Ocean's Thirteen 

Directed by Steven Soderbergh

Behold the meta-blockbuster: there’s barely a scene in Ocean’s Thirteen that Steven Soderbergh doesn’t jazz up with texture-emphasizing zooms and pans, superimpositions and split-screens, or color grading; almost merging the blockbuster and the experimental film (Dog Star Man meets Lifestyles of the Rich and Famous?), his offhand film-snob fun underscores the movie-star larking that is this heist series’ raison d’etre.
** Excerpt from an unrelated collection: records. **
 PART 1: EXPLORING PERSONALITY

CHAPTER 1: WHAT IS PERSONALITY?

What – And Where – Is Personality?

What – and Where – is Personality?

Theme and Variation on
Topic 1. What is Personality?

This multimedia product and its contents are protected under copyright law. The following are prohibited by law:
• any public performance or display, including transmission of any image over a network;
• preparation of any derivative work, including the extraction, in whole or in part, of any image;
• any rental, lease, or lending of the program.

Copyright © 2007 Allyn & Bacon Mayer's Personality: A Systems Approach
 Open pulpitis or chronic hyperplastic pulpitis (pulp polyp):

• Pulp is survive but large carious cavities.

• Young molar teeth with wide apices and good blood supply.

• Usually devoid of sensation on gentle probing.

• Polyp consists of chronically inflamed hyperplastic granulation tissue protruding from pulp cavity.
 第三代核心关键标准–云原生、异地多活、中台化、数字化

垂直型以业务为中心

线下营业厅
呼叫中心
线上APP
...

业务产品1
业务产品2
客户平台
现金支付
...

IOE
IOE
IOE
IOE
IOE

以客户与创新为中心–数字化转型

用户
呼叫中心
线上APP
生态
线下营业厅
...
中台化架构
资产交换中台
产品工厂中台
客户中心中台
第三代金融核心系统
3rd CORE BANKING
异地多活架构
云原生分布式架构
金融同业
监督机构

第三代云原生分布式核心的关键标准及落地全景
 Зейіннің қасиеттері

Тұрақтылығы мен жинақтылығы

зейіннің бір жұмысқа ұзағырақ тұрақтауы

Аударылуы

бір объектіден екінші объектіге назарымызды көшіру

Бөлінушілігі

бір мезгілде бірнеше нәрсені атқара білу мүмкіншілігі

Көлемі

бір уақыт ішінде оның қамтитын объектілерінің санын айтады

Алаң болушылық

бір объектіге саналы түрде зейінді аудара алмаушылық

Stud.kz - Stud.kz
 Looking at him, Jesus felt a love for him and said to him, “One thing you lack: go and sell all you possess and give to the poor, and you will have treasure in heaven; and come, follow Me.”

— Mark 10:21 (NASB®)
As in a blockbuster, or avant-garde film, or lark (and Oceans Eleven and Twelve), the plot is busy and negligible: something about Clooney, Pitt, Damon, et al (their characters have names, but really now…) getting together to score big at desert rat Al Pacino’s new casino, in retribution for his violation of some Rat Pack code of hombre honor, but mostly a framework on which to hang digressions and star turns, suspending the audience in a state of rapt befuddlement. (Inevitably, with so much business to juggle, people are frozen out: Eddie Izzard’s “Guest Star” turn mostly consists of waiting around for something to do.)

If smugness is the likely pitfall for a flimflam charmer built on quips, inside jokes, and sharkskin suits, it manifests itself here in a boys-club atmosphere occasionally veering into the ungallant. (Previous anchors Julia Roberts and Catherine Zeta-Jones are tossed-off absentees; as Pacino’s right-hand woman, Ellen Barkin does fine slapstick work in the service of a no-girls-allowed subplot.) Then again, the best gags in the film suggest a self-aware social conscience: the irony of a movie (and, by extension, lifestyle) as lavishly appointed as this advancing an altruistic agenda juices the absurdist spectacle of Ben Affleck’s brother and James Caan’s son fomenting a workers’ rebellion in a Mexican factory.